Jasmine wrote:
MMO
Machaira wrote:
If you don't kill the terrorist, he goes on to blow up a plane.
Being able to impact the world means being able to affect what other players can and can't do. ie, a loss of a bridge is a loss felt by all players, until the bridge is repaired by NPCs, which requires resources and NPC manpower, which in turn affects the world economy. The plane could be an actual game vehicle, that NPCs/PCs use to get about the world. The loss of a plane could mean a loss of life, and a small loss of mobility, meaning longer waiting times at airports. With that level of detail and impact. it sounds like we're adding a deep strategy layer to the game.
Not that deep. The latter aspect doesn't necessarily need to be visible to the player. If agents need to get around the world they'll have private transportation probably or it'll be a non-event most of the time.
I think having actions that impact the world and thus other players in some way is important in an RPG, which is what MMOs are supposed to be. Very few feel like what I'm used to RPGs feeling like. It's time to bring that back.
Jasmine wrote:
If the MMO has two (or more) factions, then players will be doing missions to try and hurt enemy factions, while trying to prevent damage to their own faction. What will devising those official missions will be the AI, for NPCs to carry out. But NPC's can also recruit player characters, allowing missions to be delegated to players.
If that's built-in, yes. The missions will be constructed by designers, not AI. There's no way AI can create missions of the type I'm thinking.
Jasmine wrote:
Also as players learn their way through the game world, and learn where their enemy's weak spots and strategically significant areas are, they'll be wanting to devise their own missions, and recruit other players to assist. It might be possible for players to write a mission profile and for other players to accept it like any other mission. If the strategy layer is complex enough, players will have the opportunity to be creative and ingenious, and that will surely be a source of exciting and meaningful missions for higher level players.
If players learn where enemies weak spots and significant areas are, the other side has done something wrong.

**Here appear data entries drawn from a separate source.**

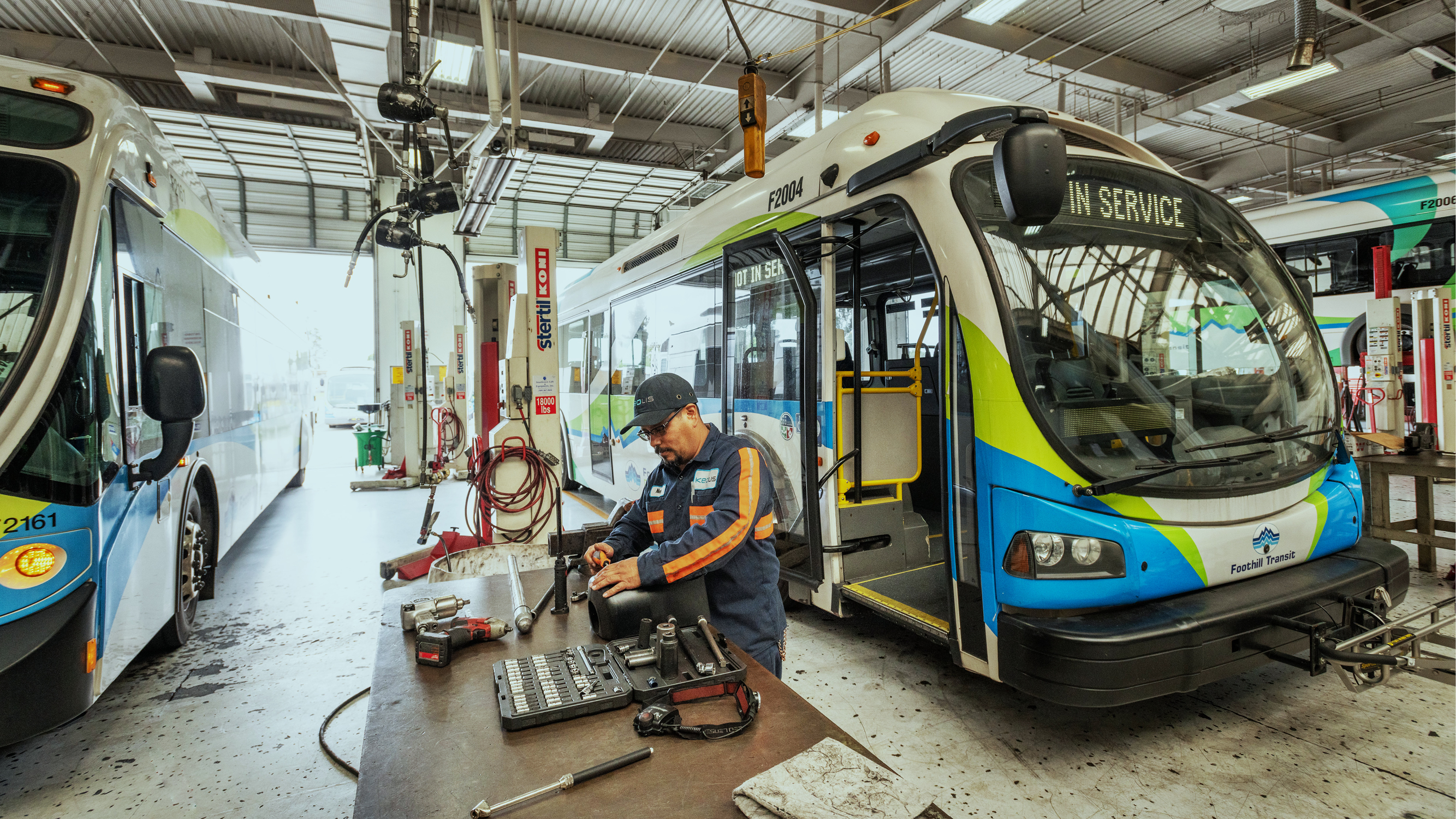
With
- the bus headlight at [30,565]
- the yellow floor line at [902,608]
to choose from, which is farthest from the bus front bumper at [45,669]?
the yellow floor line at [902,608]

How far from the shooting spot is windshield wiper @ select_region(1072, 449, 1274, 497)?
8.15ft

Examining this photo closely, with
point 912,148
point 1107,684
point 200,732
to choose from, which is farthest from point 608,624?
point 200,732

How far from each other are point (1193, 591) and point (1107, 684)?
24.5 inches

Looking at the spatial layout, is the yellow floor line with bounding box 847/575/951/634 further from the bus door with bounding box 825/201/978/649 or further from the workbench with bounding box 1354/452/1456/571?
the workbench with bounding box 1354/452/1456/571

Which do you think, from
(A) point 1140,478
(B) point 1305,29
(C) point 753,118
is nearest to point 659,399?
(A) point 1140,478

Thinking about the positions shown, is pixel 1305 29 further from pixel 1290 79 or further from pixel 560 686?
pixel 560 686

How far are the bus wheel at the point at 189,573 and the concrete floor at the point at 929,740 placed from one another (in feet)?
0.57

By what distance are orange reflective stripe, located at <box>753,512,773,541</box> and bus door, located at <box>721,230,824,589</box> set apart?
57.9 inches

HQs should be able to be changed if necessary. One agency may be able to stage a raid against another, but I haven't decided if that'll be something doable right off the bat. It would be something that's possible as an add-on. The problem is making something like that doable without it devolving into the 75 man raid mentality or screwing up the game balance since actions like that are permanent. The HQ wouldn't just reset.
Jasmine wrote:
You must be suspicious of everybody, since they might be an undercover enemy agent, even in the assumed safety of your capital city. So you also have to be cautious about accepting their missions as they could well be harmful to your own faction, and if you suspect that a mission is like that, what would you do? If you call the agent out on it, they could simply rearrange their plans. If you raise alarm to your HQ, you should do so covertly and pretend to go along with the suspect mission so you can infiltrate it.
Missions wouldn't come from random people, they're assigned by the agency HQ, at least at first. It might be possible for agents to investigate "tips" from anonymous people at some point, but making those people enemy agents would be difficult.
Jasmine wrote:
Imagine how intense an undercover mission into an enemy city would be. Imagine how interesting missions could arise from complex tangles of bluffs and double bluffs. Imagine how rewarding it would be to con an enemy agent into doing something for you. Imagine how rewarding it would be to run a long con ~ going undercover and befriending an enemy player for several weeks, only to use them in a nefarious plan against their own faction at at a later date.

That's what I'm thinking. I'd love to see something like that, but studios just aren't thinking like that. They're all about making WoW clones and trying to cash in.